Studies on peroxidase-catalysed formation of thyroid hormones on a protein isolated from submaxillary gland.

A protein has been solubilized and purified to homogeneity from the microsomal fraction of goat submaxillary gland. This protein can preferentially be iodinated to form triidothyronine and thyroxine with the help of submaxillary peroxidase (donor:hydrogen-peroxide oxidoreductase, EC 1.11.1.7) solubilized and purified from the same microsomal fraction. The protein can also be isolated from soluble supernatant and was found to be identical to the microsomal protein as judged by their moelcular properties as well as the formation of triiodothyronine and thyroxine.
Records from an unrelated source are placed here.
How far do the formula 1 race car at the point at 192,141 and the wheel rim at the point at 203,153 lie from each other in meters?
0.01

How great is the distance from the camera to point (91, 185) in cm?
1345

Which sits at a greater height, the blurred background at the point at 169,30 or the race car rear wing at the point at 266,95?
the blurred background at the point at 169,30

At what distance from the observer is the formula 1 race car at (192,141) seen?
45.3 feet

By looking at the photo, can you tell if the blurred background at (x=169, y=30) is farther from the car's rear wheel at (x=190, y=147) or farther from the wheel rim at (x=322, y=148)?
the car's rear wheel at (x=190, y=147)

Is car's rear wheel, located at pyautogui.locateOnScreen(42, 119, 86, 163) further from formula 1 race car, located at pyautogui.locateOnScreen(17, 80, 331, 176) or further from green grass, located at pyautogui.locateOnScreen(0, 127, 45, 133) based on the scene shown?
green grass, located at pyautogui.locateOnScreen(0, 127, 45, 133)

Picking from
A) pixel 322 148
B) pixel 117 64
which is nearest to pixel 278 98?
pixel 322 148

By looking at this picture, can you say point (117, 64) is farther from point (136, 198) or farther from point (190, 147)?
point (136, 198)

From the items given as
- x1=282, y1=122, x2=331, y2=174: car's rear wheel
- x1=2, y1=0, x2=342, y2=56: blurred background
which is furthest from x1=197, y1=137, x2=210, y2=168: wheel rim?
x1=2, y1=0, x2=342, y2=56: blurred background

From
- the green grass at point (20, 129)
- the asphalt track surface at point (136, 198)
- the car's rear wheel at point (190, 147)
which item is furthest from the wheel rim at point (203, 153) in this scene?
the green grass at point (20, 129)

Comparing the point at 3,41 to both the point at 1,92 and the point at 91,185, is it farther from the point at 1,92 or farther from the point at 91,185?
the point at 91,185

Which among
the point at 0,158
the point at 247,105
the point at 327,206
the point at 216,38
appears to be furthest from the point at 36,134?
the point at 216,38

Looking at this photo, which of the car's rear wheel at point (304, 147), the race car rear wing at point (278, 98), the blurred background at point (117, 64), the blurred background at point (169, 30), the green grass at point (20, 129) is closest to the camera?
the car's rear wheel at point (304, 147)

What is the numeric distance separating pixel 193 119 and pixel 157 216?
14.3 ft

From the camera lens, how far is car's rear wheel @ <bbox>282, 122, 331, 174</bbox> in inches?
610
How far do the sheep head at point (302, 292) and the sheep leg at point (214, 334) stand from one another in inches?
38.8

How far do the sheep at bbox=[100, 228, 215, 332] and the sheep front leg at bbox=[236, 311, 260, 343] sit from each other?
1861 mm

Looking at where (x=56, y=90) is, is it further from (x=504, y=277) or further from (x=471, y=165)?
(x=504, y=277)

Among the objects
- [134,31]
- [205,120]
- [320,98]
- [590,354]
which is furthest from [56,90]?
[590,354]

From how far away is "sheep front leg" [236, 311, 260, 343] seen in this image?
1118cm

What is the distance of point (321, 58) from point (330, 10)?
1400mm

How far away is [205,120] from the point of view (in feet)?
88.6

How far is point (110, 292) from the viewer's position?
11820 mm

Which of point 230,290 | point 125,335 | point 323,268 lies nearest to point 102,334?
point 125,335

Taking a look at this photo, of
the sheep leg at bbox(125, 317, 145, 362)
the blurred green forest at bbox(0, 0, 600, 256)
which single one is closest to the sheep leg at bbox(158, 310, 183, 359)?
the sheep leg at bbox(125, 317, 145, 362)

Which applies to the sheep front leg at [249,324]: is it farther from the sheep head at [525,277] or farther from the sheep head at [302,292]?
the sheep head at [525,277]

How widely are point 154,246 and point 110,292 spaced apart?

The protein has the molecular weight of 120 000 and contains two unequal subunits of molecular weight of 80 000 and 44 000. The molecular weight of the peroxidase is 72 000 and consists of a single polypeptide chain. The enzyme has the Rz value of 0.4 and is inhibited by azide and cyanide. Mersalyl, a mercurial, strongly inhibits the enzyme activity while N-ethylmaleimide cannot. The enzyme can catalyze the formation of 62 mumol of I3-/min per mg of protein at its optimun pH of 5.2. The apparent Km for H2O2 and KI is 0.16 . 10(-3) M and 1 . 10(-3) M, respectively.